----- Excerpted passage -----

GitLab Product Manager here

Thanks for your feedback on NPM registry support in GitLab. We release minimal viable change (MVC) and then iterate on our product functionality. Here are some of the issues we have related to NPM support:

https://gitlab.com/gitlab-org/gitlab-ee/issues/10024 https://gitlab.com/gitlab-org/gitlab-ee/issues/10050 https://gitlab.com/gitlab-org/gitlab-ee/issues/9164 https://gitlab.com/gitlab-org/gitlab-ee/issues/9104

Hey. You can probably find my name in each of the zendesk comments/issues. Thiago posted a few for me. I have been very vocal about what I feel needs to be done through my sales leads (my client has a EEU subscription).
GitLab released integrated packaging back in 2016 - starting with a Docker registry - and adding Maven and NPM in 2018. You can find our plans for adding further packaging capabilities on our public packaging roadmap https://about.gitlab.com/direction/package/

We are also embarking on making package management more secure and auditable for the users of packages with a Dependency Proxy https://about.gitlab.com/direction/package/dependency_proxy/ GitLab users will be able to block and delay packages that are suspect and trace where vulnerable packages were used. This will increase performance, cost efficiency, and the stability of your tests and deployments.

> GitLab released integrated packaging back in 2016 - starting with a Docker registry - and adding Maven and NPM in 2018.

No, first version with "NPM support" (see my other comment as why I don't consider it being "supported") was gitlab 11.7, end of january 2019. I was really looking forward to this and were following your verdaccio (an open source npm registry) thread closely. Development then made a 180 and chose to re-implement rudimentary support for npm on top of your current package abstraction instead.

Oops, you're correct that 11.7 was the first release, sorry for messing up the timeline.
Ahh thank you. I don't really pay attention to either of those ecosystems so I hadn't realized it.
I love Gitlab, but I think it's good GitHub is taking the threat serious and that we finally have some real competition in this space and not just one dominant player.

-----

What needs to be done => Extend the discussion thread about GitLab's NPM registry support, picking up after its last comment.

----- Data -----

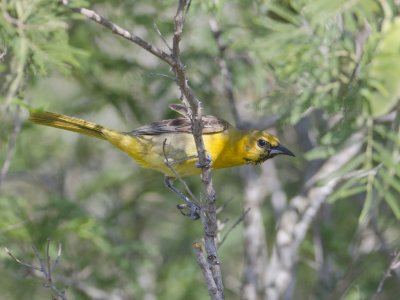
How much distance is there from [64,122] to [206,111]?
8.58 feet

-----

Response =>
Looks like Docker, node/npm, ruby/gems, java/maven, and nuget... but no Python? Seems an odd choice for the one to leave out.
Bit like security alerts which were initially just JS and Ruby. Indeed odd.
I don't find it odd at all. It's likely just "languages we use" and "languages that would see enterprise value". Certainly Ruby/Javascript fall into the former, and Java/C# fall into the latter.

Not saying Python doesn't have enterprise value, but we have to consider that this is an MVP, so it makes sense for them to limit to a subset of languages they feel comfortable about.

Maybe because PyPI has a closer relationship with Python than the other package managers have with their core tech?
I don't see how that's relevant. Hosting your own Python package index isn't easier than hosting any other, as far as I'm aware.
Less technical and more political. Python has a bureaucracy that can take let’s say “a while” to decide things. If GitHub approached them about this it wouldn’t surprise me if they’re still debating whether to condone it.
There's nothing required from PSF to create own repo. I created one myself on S3, all you need is then just update pip.conf to use it. Pip also has functionality to support primary repo and a backup, so they don't need to make their repo a pass through to PyPI, pip basically can be configured to look up first the custom repo and if package is not found then fallback to PyPI.

There's no technical or political obstacle here.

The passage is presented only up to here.